Hawaii Reporter currently has a good summary of the effort to pass a law that would allow the Hawaii Department of Health to ignore requests for the President’s birth certificate. (As you can imagine, there have been quite a few requests, and the DOH claims that it has become a waste of staff resources.)
Well, cry me a river.
A word of explanation: I once worked in a government FOIA office–for the Army as it so happened. This was not long after two extremely unpopular Army decisions–the adoption of the Ranger beret for all soldiers and the awarding of the “Army of One” contract. To say that we were besieged by requests for information about both of these things was an understatement. Let’s just say that a large section of America was not at all happy about it and made that very clear as they sought more information about the decision process.
And “vexatious” requesters? Well, I challenge the DOH to beat some of the doozies I encountered. Processing something so simple and straightforward as a request for information about the microchips implanted by the Army in everyone’s brains was an easy day.
But I do have a point here–it didn’t matter what we in the FOIA office thought about the legitimacy of the requests we got. We processed them. Because that is the right thing to do. Because an open and transparent government needs to treat all requests with respect–not just the ones that don’t annoy us. And when we had to deal with the same question over and over and over and over again (like the beret), we did the logical thing–we made everything as open and easily available as possible and then streamlined the response process so that it didn’t use up too many of our resources. (Hint to the DOH–Copy machines. Use them.) Did we gripe in the lunch room? Sure. But we never would have dreamed that someone would ever try to create a legal exception to the principle of transparency just out of annoyance.
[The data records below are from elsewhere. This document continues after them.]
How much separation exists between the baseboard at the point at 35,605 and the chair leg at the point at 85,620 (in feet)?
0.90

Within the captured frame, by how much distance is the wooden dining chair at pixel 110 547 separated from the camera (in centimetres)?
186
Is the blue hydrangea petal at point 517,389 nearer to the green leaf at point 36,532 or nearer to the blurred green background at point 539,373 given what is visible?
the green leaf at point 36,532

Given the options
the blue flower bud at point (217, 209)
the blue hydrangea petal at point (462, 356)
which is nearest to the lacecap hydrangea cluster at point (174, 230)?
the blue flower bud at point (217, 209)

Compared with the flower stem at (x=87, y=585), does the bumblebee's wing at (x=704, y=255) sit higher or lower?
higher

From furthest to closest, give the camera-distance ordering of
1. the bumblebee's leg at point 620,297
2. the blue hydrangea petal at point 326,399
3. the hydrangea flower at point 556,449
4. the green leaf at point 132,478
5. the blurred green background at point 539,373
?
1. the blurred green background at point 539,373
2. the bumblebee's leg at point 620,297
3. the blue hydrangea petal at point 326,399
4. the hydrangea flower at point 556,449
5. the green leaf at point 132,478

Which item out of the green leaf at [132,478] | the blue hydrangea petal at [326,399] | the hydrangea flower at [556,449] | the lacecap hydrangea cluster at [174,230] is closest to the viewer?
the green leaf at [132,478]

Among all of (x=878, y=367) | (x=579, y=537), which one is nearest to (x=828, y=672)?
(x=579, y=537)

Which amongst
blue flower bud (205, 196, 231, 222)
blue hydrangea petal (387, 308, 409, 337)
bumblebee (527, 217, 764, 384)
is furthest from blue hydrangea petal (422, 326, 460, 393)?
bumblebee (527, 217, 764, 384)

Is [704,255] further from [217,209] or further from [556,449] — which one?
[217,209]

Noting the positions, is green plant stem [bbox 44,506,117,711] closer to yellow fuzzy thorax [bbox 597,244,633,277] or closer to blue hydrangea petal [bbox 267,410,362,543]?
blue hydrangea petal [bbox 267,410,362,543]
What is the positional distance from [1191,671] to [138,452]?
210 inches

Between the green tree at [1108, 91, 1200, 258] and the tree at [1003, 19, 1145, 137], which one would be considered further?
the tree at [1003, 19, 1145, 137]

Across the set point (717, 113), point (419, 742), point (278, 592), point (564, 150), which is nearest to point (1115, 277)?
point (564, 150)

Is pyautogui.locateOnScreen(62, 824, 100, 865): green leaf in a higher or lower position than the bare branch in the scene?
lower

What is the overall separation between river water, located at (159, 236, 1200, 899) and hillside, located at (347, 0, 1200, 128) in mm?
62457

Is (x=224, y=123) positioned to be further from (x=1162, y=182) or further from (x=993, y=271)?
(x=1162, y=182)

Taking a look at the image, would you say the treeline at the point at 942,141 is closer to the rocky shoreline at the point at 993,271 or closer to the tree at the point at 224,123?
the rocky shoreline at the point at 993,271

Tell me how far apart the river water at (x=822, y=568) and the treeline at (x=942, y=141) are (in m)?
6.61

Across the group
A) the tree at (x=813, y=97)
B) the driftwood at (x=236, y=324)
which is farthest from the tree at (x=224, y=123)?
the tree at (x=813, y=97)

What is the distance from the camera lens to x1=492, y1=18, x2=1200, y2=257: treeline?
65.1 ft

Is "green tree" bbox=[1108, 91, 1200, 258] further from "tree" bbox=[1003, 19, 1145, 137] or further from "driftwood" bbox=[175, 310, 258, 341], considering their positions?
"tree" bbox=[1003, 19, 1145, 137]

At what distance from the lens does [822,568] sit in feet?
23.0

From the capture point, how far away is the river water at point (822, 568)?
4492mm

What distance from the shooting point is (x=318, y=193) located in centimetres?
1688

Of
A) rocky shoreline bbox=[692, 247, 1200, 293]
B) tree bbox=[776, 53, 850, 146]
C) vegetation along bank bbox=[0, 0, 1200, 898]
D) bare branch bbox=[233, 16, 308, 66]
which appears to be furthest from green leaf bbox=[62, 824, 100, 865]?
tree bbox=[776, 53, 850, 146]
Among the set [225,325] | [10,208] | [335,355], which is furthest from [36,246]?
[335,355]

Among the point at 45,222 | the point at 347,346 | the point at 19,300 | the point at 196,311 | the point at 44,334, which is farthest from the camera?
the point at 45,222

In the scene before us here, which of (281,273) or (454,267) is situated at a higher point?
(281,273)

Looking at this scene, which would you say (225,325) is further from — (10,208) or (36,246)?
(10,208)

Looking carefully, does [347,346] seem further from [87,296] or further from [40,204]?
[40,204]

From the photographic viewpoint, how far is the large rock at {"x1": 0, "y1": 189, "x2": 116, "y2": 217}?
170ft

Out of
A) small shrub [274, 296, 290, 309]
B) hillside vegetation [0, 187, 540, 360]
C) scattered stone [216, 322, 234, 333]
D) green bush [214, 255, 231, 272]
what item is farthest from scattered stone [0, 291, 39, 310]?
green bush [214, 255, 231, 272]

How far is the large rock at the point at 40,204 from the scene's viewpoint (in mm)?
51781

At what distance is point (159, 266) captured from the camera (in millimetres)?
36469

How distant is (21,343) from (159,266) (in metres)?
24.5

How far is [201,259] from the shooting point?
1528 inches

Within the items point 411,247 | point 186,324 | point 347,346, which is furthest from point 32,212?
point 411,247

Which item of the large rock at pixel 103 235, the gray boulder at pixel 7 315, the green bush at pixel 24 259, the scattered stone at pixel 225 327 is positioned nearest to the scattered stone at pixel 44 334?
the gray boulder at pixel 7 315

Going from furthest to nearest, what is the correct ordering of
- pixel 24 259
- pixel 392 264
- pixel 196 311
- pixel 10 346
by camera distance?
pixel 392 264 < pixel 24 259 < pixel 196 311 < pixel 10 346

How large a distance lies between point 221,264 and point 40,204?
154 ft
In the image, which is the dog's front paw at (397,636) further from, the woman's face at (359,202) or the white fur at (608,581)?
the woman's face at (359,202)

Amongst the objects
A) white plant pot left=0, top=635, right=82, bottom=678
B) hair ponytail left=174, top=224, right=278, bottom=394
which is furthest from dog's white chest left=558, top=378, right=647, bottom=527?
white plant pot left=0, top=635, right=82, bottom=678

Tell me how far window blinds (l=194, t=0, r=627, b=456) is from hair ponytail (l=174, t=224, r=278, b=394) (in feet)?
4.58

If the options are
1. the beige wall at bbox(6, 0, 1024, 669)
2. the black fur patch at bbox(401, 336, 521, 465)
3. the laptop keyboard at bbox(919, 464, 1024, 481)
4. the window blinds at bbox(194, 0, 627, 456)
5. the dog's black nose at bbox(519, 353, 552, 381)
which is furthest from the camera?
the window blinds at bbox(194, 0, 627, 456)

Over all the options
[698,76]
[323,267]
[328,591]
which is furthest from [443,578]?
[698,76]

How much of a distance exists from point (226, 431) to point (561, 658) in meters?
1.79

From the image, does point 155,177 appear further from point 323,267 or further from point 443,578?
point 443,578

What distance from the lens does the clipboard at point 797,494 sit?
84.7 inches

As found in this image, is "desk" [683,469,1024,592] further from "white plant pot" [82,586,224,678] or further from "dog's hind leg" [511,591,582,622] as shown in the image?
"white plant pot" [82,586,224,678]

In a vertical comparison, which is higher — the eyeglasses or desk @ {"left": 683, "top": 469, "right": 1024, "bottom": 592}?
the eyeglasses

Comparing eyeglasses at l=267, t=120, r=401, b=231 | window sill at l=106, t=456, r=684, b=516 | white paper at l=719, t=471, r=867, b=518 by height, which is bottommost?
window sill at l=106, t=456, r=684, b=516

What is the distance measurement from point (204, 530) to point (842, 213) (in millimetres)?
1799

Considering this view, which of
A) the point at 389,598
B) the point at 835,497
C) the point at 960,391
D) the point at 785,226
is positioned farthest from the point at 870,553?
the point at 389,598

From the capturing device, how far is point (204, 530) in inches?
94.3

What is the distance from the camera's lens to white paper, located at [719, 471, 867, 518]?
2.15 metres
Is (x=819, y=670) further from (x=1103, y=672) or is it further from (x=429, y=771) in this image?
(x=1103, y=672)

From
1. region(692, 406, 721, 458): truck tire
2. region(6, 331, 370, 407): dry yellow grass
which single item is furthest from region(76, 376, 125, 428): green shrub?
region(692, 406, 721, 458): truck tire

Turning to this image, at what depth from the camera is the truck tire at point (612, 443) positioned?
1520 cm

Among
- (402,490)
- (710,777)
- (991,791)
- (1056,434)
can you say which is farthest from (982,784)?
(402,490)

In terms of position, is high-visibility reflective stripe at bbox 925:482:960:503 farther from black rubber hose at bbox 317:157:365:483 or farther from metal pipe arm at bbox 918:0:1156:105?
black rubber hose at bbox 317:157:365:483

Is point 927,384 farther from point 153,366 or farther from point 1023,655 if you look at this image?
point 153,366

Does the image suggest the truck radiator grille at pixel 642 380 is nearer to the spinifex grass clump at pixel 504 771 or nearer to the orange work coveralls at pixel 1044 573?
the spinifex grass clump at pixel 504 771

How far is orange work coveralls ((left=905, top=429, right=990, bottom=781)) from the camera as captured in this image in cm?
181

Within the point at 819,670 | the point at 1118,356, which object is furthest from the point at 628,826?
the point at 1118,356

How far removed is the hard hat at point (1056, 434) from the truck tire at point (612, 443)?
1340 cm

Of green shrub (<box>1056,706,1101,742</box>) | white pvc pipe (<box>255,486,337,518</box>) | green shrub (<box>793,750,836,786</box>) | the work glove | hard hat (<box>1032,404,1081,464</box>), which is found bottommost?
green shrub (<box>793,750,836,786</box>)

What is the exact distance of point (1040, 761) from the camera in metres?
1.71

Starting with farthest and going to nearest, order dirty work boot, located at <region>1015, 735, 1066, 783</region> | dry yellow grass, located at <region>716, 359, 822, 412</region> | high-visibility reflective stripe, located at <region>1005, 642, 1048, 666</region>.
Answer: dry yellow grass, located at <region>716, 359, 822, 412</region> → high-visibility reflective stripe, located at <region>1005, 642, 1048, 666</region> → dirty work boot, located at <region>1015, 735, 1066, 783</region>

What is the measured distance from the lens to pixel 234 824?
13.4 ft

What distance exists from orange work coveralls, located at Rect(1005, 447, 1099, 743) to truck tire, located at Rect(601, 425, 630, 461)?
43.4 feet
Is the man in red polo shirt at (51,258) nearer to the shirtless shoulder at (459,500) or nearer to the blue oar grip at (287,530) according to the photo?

As to why this is all important to the Native Hawaiian project–well, it should be obvious. This is not a good precedent to set–especially in a state government that has made a lot of promises about sunshine and openness, but hasn’t always followed through. If the legislature can carve out one exception to transparency policy out of reasons that amount to little more than bureaucratic irritation, then there’s not much to stop them from deciding that there are plenty of other things that they don’t much care to share with the public.
Making transparency a pick-and-choose option in the hands of bureaucrats violates the principle of open government and sets us on a slippery slope.